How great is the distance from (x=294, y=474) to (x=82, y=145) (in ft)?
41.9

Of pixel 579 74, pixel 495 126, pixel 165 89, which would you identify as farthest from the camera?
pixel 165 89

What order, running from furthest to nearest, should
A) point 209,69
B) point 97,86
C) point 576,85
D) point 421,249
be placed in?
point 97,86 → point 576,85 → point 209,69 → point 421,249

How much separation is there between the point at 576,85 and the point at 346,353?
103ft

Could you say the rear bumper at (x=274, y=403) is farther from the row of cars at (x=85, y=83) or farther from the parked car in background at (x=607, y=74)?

____

◆ **What is asked**
Set down the entries above again, word for word.

◆ **Response for this exercise**
How great is the distance from (x=294, y=474) to (x=82, y=145) (in ft)?
41.9

Of pixel 579 74, pixel 495 126, pixel 165 89, which would you identify as farthest from the camera?
pixel 165 89

What order, running from furthest to nearest, should
A) point 209,69
B) point 97,86
C) point 576,85
D) point 421,249
be placed in?
point 97,86 → point 576,85 → point 209,69 → point 421,249

How much separation is there between the point at 576,85 and the point at 346,353?
103ft

Could you say the rear bumper at (x=274, y=403) is farther from the row of cars at (x=85, y=83) or farther from the parked car in background at (x=607, y=74)?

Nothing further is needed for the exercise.